== QUOTED TEXT

Monday, June 15, 2009

First hike of the summer...

Here are some Photo's from our fist adventure of the summer....The Dinosaur Discovery Park! Or like we like to call it...The Dino Debacle. First of all we thought it was only 2 hrs to Vernal.....the picture above was taken during the 3rd hour of driving. Paul was giving Nick scratches.
When we got there the Museum/fossil exhibit was closed down for renovations ( I wish they would have posted that on their web site) but we could still take the hike.
Here are the kids setting off on the adventure....
Grace is already tuckered out.....it's been about 2 min.


Cactus are cool...
Grace and Jonas showing off a bone (rock) they found in the trail...
Grace showing everyone another bone she found.....it went on and on like that for a mile.

We stumbled upon a huge mud slide, so we made clay creations....even Paul joined in on the fun.

AHhhhh love!
It started to poor on the way back to the car....no one was too happy about it. I was wearing a white T-shirt so a picture of me would have been x-rated.

Luckily I had dry cleaning in the back of the car...so the kids all drove home in silk shirts.....doesn't Nick look pretty!

Friday, June 12, 2009

Are you only young once?

Paul and I were laying in bed the other night, he was reading one of his DEPRESSING novels and I was lying there with my book on my chest...staring at the ceiling fan. Paul looked at me and said "do you want to talk about something?". " No, I'm just thinking..." I replied. "sigh...Although, Do you think I have lost all my ambition....or have my opportunities to be ambitious just dwindled." All Paul could really say was ..."What?!"

You see, as I was staring at that terribly ugly ceiling fan, I was reminiscing on the girl I was in high school. Earlier that day I had stumbled across an old photo album. I couldn't help but marvel at all the photos of me staring at the camera with total confidence....a complete love of self! So that night as I lay in my bed I thought of the girl I used to be. I was ambitious....I had dreams. For example when I was young I wanted to be in a musical more then anything....so when I got to high school I tried out every year and, didn't make it...until my senior year...I was Dorothy in the Wizard of Oz. I sang in front of hundreds of people! How the hell did I do THAT? You can't even get me to sing karaoke now! I also can't believe I kept trying and year after year I didn't even make the chorus ....but I never gave up.

====

**EXERCISE DIRECTIONS**
Extend the family blog, picking up right after its final sentence. The items that come next have no connection to the family blog.

== EXTRACTED INFORMATION

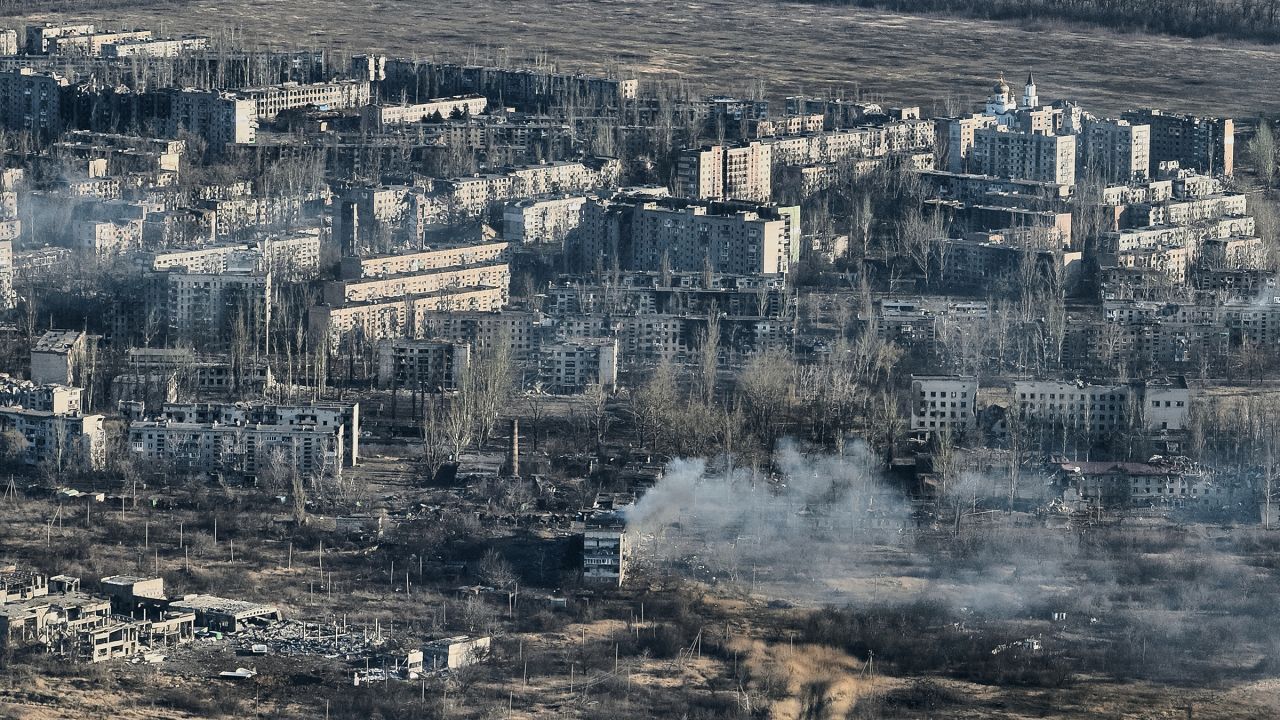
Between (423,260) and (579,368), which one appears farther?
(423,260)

====
== EXTRACTED INFORMATION

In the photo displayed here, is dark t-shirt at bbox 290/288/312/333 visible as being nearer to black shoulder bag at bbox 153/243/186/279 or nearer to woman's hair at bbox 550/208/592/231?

====

**RESPONSE FOR THIS EXERCISE**
I was Jr Class President...I remember the day I signed up to run for the office. I was asleep in my algebra class, something startled me, so when I woke up all my books fell on the floor. There was drool on my face...I laughed. The boy next to me was picking up my books..( he was new, but was very popular already) he noticed my registration form and asked me what I was running for, I told him I was running for Jr class president......he said he was too. Then he Laughed, and said (in a very snide tone) "good luck". You see I fell asleep in algebra every day..I had fallen out of my seat on multiple occasions and drool was no stranger. So this guy thought that I was no competition.....I wiped the floor with him. ( on a side note, he ran against me for student body president and won by a land slide). But what I marvel at more then winning, is the fact that I knew I was going too...even when he laughed at me, inside I was thinking he was such an idiot and that he didn't know who he was up against.

Really that story epitomizes who I was back then....A total nerd, with a butt load of confidence. In PE I had to bat at the same (special) spot as the down syndrome girl in the class. They used to call me "fall down girl" because I was constantly tripping on my shoes...the reason was I had to wear shoes that were a size to big, because of my super wide hobbit feet. I would blast my footloose soundtrack as Annie and I would belt it out at the top of our lungs in the school parking lot.....but I didn't care. I NEVER cared what other people thought of me. I didn't care that I had no rhythm....I would dance my heart out. I didn't care that my boyfriend went to another high school. I didn't care that all the "popular" kids hated me when I put "mods" and "nerd" in charge of events, when I was in student government. I Loved who I was!

Now the question is....do I still love who I am?................Yes. I can say that with complete confidence. I may not want my picture taken all the time. I also may want my pose to be just right...no more head on......face forward shots for me. (At least not for now). But I do like who I am.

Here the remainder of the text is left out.